The silver crucifix, one of 150 objects in an exhibition of Georgian art, called Land of Myth and Fire: Art of Ancient and Medieval Georgia, was scheduled to travel from Georgia to the Walters last October, and to San Diego and Houston next year. But today the crucifix remains in an art museum in the Georgian capital, Tbilisi. Nearby lie packing crates, still empty, specially designed to transport fragile works of ancient art.
On August 4, 1999, after two years of preparations and outlays of about a million dollars, the Walters issued an official statement calling off the show. Georgian president Eduard A. Shevardnadze, facing protests from opposition members, the Georgian Orthodox Church, university students and some scholars, was unwilling to let the ancient silver and gold sculptures, illuminated manuscripts, textiles and religious icons out of the country.
A week later, Vikan was anxious to discuss the exhibition that wasn’t to be. An expert in Byzantine art, the director of the Walters is a dapper, nervous 044man with a shock of silvering blond hair. He darts about his high-ceilinged office—dominated by a large, stern portrait of gallery founder Henry Walters—checking his e-mail, rustling through papers, conferring with staff members. Then, in a flash, he is back on subject, talking animatedly about his “almost mythical sense of the significance of medieval art,” his blue eyes intensely focused behind steel-rimmed glasses.
“I’ve never seen anything like this before,” Vikan said, staring at the crucifix. “Around 1200, Georgia was the preeminent creative force in [Christian] Orthodoxy.”
The Georgian national exhibition, as it is called, was the brainchild of Gregory Guroff, president of the Foundation for International Arts and Education in Bethesda, Maryland. Guroff, a fluent Russian-speaker, has worked at the U.S. embassy in Moscow and made, since the 1960s, numerous trips to Soviet Georgia and the Republic of Georgia.

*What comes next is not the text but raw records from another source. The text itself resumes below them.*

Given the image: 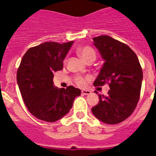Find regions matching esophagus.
Returning <instances> with one entry per match:
<instances>
[{
	"label": "esophagus",
	"instance_id": "obj_1",
	"mask_svg": "<svg viewBox=\"0 0 156 156\" xmlns=\"http://www.w3.org/2000/svg\"><path fill=\"white\" fill-rule=\"evenodd\" d=\"M91 93V91L89 90H82V94H84V95H88L90 94Z\"/></svg>",
	"mask_w": 156,
	"mask_h": 156
}]
</instances>
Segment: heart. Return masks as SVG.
<instances>
[{"label":"heart","instance_id":"heart-1","mask_svg":"<svg viewBox=\"0 0 156 156\" xmlns=\"http://www.w3.org/2000/svg\"><path fill=\"white\" fill-rule=\"evenodd\" d=\"M79 54L81 56L83 60L85 62H87L89 59L90 58H94L95 59V52L90 47H84V48H81L79 50ZM89 77H87V78H83V77L78 76L76 78V83L80 87H84L86 85L87 80H89Z\"/></svg>","mask_w":156,"mask_h":156}]
</instances>
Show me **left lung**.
I'll use <instances>...</instances> for the list:
<instances>
[{
    "mask_svg": "<svg viewBox=\"0 0 156 156\" xmlns=\"http://www.w3.org/2000/svg\"><path fill=\"white\" fill-rule=\"evenodd\" d=\"M104 60L94 86L108 83V94L99 95V103L91 108L94 116L106 124H117L134 111L139 98L143 72L136 54L127 45L109 36L93 38Z\"/></svg>",
    "mask_w": 156,
    "mask_h": 156,
    "instance_id": "left-lung-1",
    "label": "left lung"
}]
</instances>
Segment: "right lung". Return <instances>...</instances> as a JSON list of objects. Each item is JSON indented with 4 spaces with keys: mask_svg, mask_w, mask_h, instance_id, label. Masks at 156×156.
Returning <instances> with one entry per match:
<instances>
[{
    "mask_svg": "<svg viewBox=\"0 0 156 156\" xmlns=\"http://www.w3.org/2000/svg\"><path fill=\"white\" fill-rule=\"evenodd\" d=\"M73 41L45 42L30 48L17 71V83L25 105L33 115L55 122L68 113L81 90L73 86H54V73L63 69V61Z\"/></svg>",
    "mask_w": 156,
    "mask_h": 156,
    "instance_id": "1",
    "label": "right lung"
}]
</instances>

In late 1997 he was approached by the Georgian ambassador in Washington, Tedo Japaridze, who suggested that the foundation arrange a traveling exhibition of Georgian art. Japaridze indicated that such an exhibit would have the backing of President Shevardnadze.
Intrigued, Guroff went to Helen C. Evans, curator of the 1997 exhibition Glory of Byzantium at the Metropolitan Museum of Art in New York. Guroff explained that he wanted to organize a show on Georgian Byzantine art to tour the United States. 045Evans knew that there might be difficulties: The Met had originally intended to include about a dozen Georgian objects in Glory of Byzantium, but after much haggling, it had to settle for just five pieces. Evans sent Guroff to the obvious candidate, her close friend Gary Vikan, a prominent Byzantine scholar who also headed a major museum.

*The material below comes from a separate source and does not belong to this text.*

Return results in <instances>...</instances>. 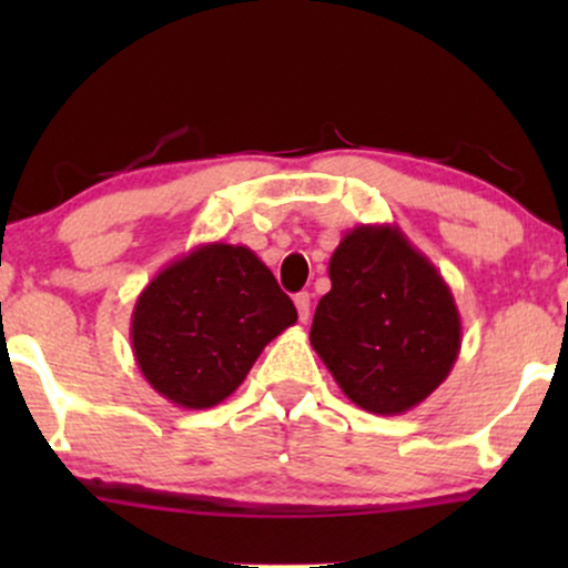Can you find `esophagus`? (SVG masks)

Vikan didn’t need much convincing. In 1981, while attending the International Byzantine Congress in Vienna, he had seen an exhibition of Byzantine art that included the lovely gilded silver crucifix and other objects on loan from Georgia. He told Guroff: “Let’s do this exhibition.”
The following spring, in May 1998, Vikan and Guroff flew to Tbilisi. The next morning, Vikan entered the archaeology museum—one of three museums, along with the state art museum and a manuscript institute, that were to furnish the objects in Land of Myth and Fire. The first thing he saw, in an illuminated vitrine near the museum’s entrance, was a tiny golden lion, dating to the late third millennium B.C.; near the lion was a delicate, 18th-century B.C. gold cup, studded with semi-precious stones. “The vice-director of the museum was with us,” Vikan said. “He was very gleeful and kept saying, ‘Why don’t you take this and this and this?’ The exhibition, I realized, would not only be exciting; it would go far beyond the Middle Ages.” The show had suddenly expanded: It would cover 5,000 years of Georgian art.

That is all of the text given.